Below are the records; reproduce all of them exactly but without any images.

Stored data
»»
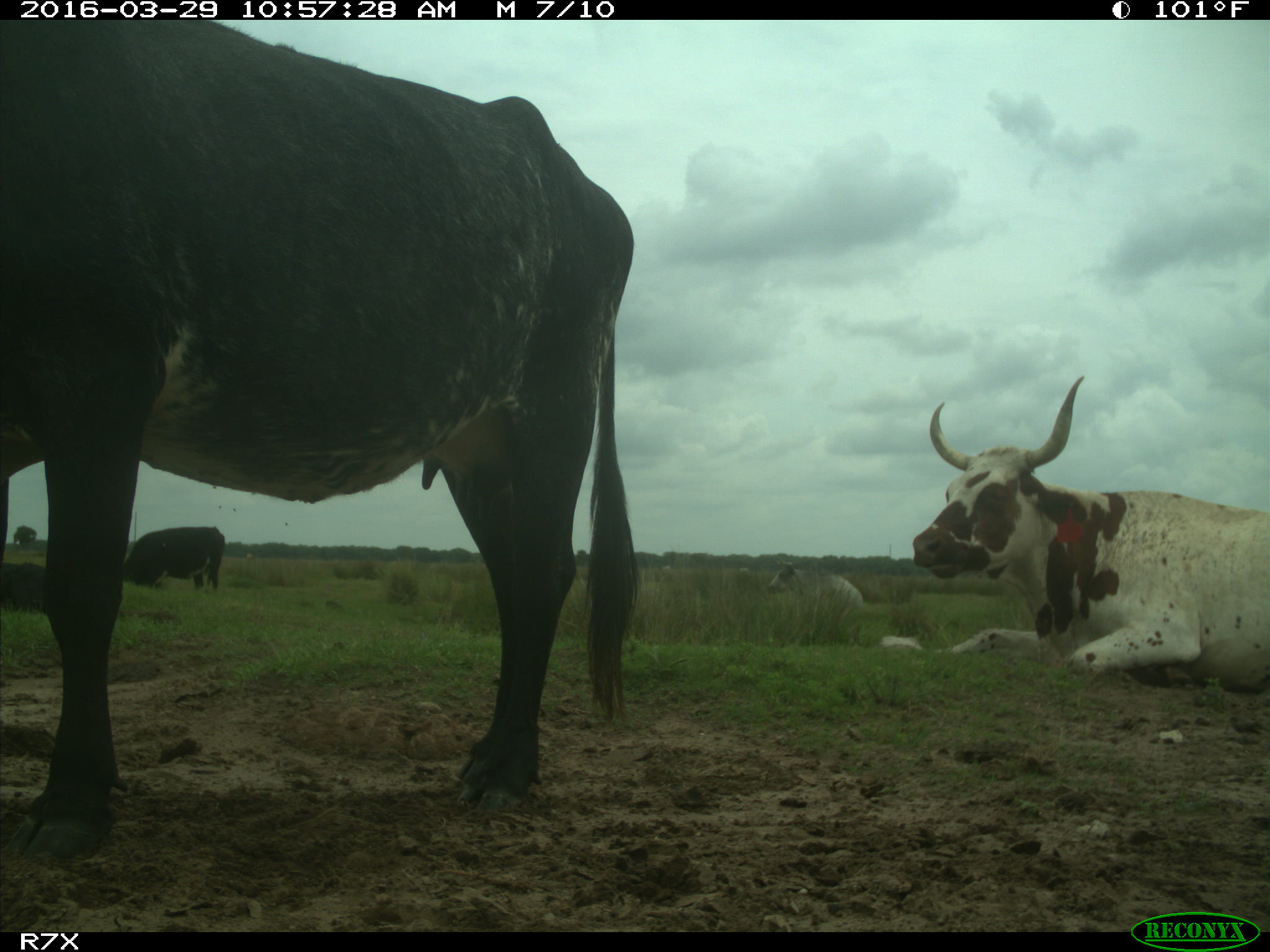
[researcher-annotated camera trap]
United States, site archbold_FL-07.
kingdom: Animalia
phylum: Chordata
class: Mammalia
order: Artiodactyla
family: Bovidae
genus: Bos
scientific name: Bos taurus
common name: domestic cow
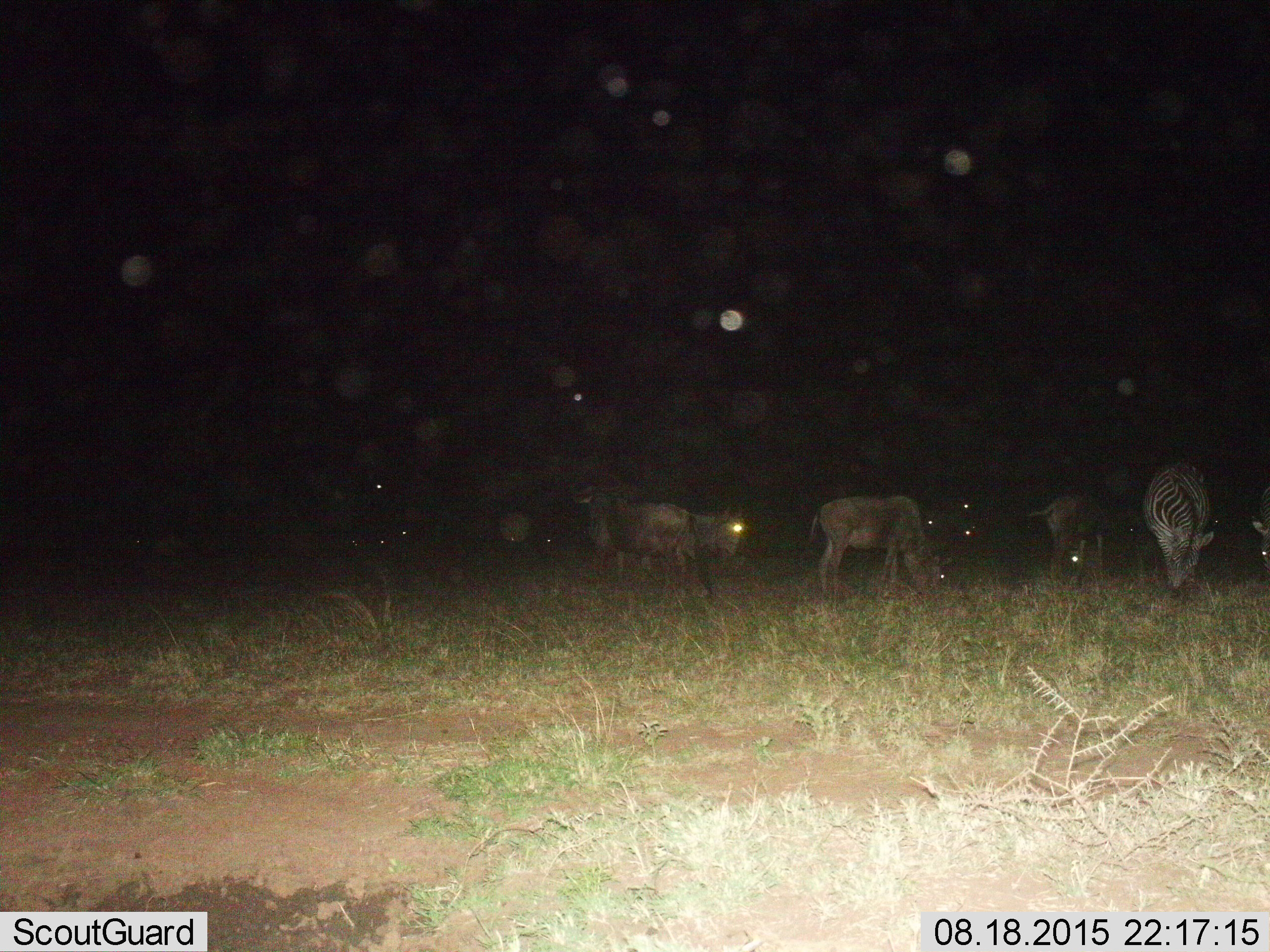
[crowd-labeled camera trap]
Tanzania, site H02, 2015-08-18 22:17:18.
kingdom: Animalia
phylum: Chordata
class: Mammalia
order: Artiodactyla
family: Bovidae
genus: Connochaetes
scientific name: Connochaetes taurinus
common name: blue wildebeest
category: wildebeest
Wildebeest (blue wildebeest) (Connochaetes taurinus), count 5. Behavior (volunteer vote fractions): standing 100%, resting 0%, moving 40%, interacting 0%. Young present (vote fraction): 0%. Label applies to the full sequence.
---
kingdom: Animalia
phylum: Chordata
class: Mammalia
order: Perissodactyla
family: Equidae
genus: Equus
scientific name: Equus quagga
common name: plains zebra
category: zebra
Zebra (plains zebra) (Equus quagga), count 2. Behavior (volunteer vote fractions): standing 20%, resting 0%, moving 0%, interacting 10%. Young present (vote fraction): 10%. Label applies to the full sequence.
««
> Output of the exercise:
[researcher-annotated camera trap]
United States, site archbold_FL-07.
kingdom: Animalia
phylum: Chordata
class: Mammalia
order: Artiodactyla
family: Bovidae
genus: Bos
scientific name: Bos taurus
common name: domestic cow
[crowd-labeled camera trap]
Tanzania, site H02, 2015-08-18 22:17:18.
kingdom: Animalia
phylum: Chordata
class: Mammalia
order: Artiodactyla
family: Bovidae
genus: Connochaetes
scientific name: Connochaetes taurinus
common name: blue wildebeest
category: wildebeest
Wildebeest (blue wildebeest) (Connochaetes taurinus), count 5. Behavior (volunteer vote fractions): standing 100%, resting 0%, moving 40%, interacting 0%. Young present (vote fraction): 0%. Label applies to the full sequence.
---
kingdom: Animalia
phylum: Chordata
class: Mammalia
order: Perissodactyla
family: Equidae
genus: Equus
scientific name: Equus quagga
common name: plains zebra
category: zebra
Zebra (plains zebra) (Equus quagga), count 2. Behavior (volunteer vote fractions): standing 20%, resting 0%, moving 0%, interacting 10%. Young present (vote fraction): 10%. Label applies to the full sequence.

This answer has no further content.